“We need in every community,” Rustin says, “a group of angelic troublemakers. Our power is in our ability to make things unworkable. The only weapon we have is our bodies, and we need to tuck them in places so wheels don’t turn.”
Like his mentor A.J. Muste, Rustin believed that changing society to benefit the vulnerable, oppressed, and disadvantaged required both affirmative policy and creative, nonviolent disruption.
Rustin made specific legislative demands and encouraged in-system lobbying and electoral pressure. At the same time, he literally sat in at seated demonstrations, walked the streets in protests, and organized hundreds of thousands of people in the 1963 March on Washington for Jobs and Freedom. He used his body and mind to construct the world he envisioned and also to disrupt and obstruct a system that he believed no longer worked and therefore should no longer function.
I’d classify this leadership approach as chaotic good.
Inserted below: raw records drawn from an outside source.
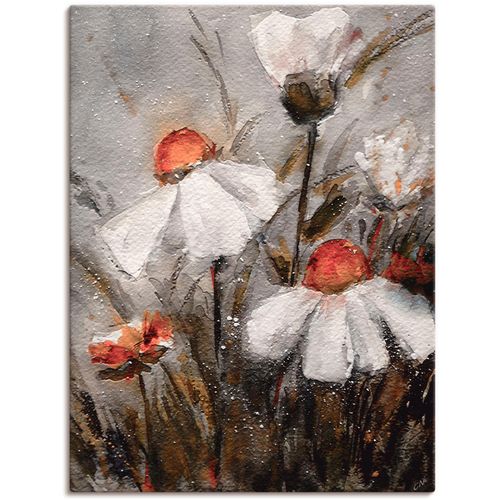 4055327267250 - Wandbild ARTLAND Margeriten I Bilder Gr B H 60 cm x 80 cm Leinwandbild Blumen 1 St grau Bild Kunstdruck Kunstdrucke Bilder als Leinwandbild Wandaufkleber oder Poster in versch Größen
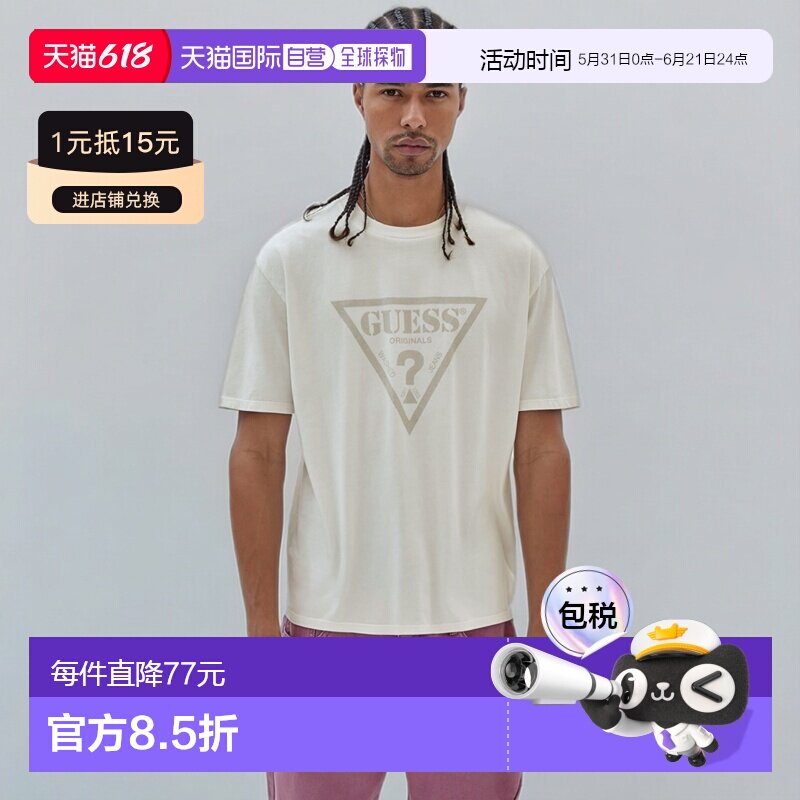 日本直邮GUESS M3BI82K9XF1 Guess Originals 三角T恤 (F0J1)男装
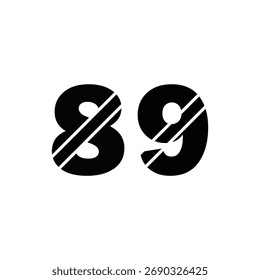 A graphic design featuring the number 89 in bold black font with two diagonal white stripes across each digit.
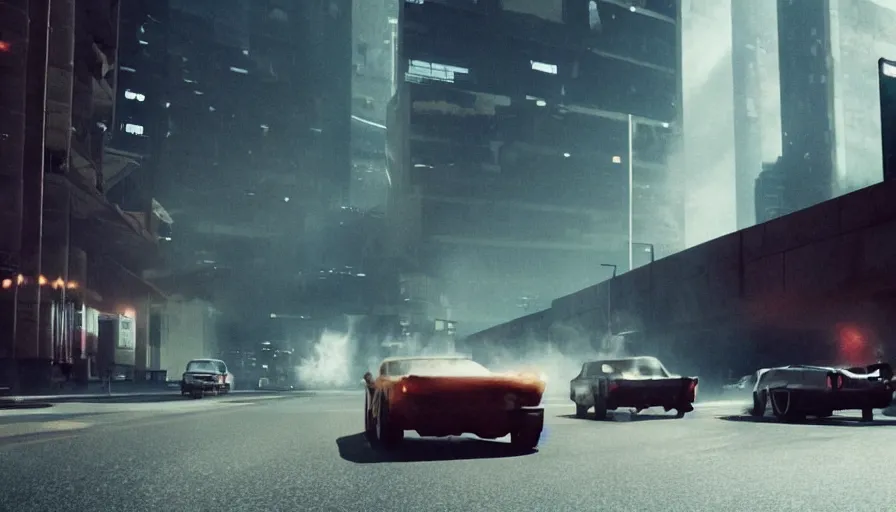 Prompt: Cinemascope. Motion blur Sci-fi car chase inside a city with brutalism architecture. film still by Denis Villeneuve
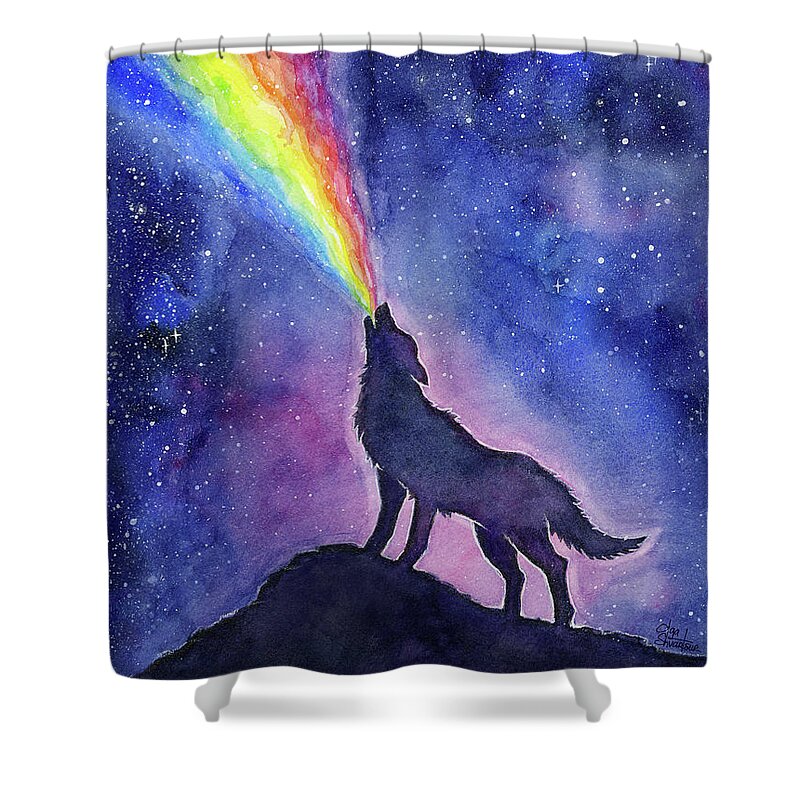 Space Shower Curtain featuring the painting Wolf Rainbow in Space by Olga Shvartsur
Chaotic good is one of nine modes of relating to good, evil, and law originally part of the Generation X game Dungeons and Dragons. (While I’ve never played the game, I learned about the alignment schema through memes about comic, Star Trek, and other film characters.)
A chaotic good character is committed to protecting people and limiting suffering, and is likely to honor laws when they serve that larger principle and overrule laws when they don’t. This is in the same tradition as that great maxim, “The Sabbath was made for man, not man for the Sabbath.”
Change-makers working through the highly structured non-profit sector and grassroots organizers with their own rules for disciplined action don’t always respond well to creative chaos. It’s unsettling. It’s unpredictable. And most of all, it rarely yields to external controls or attempts to systematize.
These are the very traits that make it worthy of respect and conscious use. Chaotic good helps us to break up any order that’s no longer beneficial, and it motivates us to generate new operating principles that are.
That’s why, working with the mode of chaotic good, we have to keep the good in focus. The good is our priority. Our priority is not merely destabilizing the calcified structures interposed between us and our good, even when we understand that destabilization is necessary for what is good, true, and sustainable to grow.
As Miki Kashtan puts it:
At all times, we can move towards what we want by initiating and sustaining actions and projects grounded in our deepest vision… Knowing what we are working towards allows us to bring all the love we have to our actions and [to] act with care for others’ well-being.”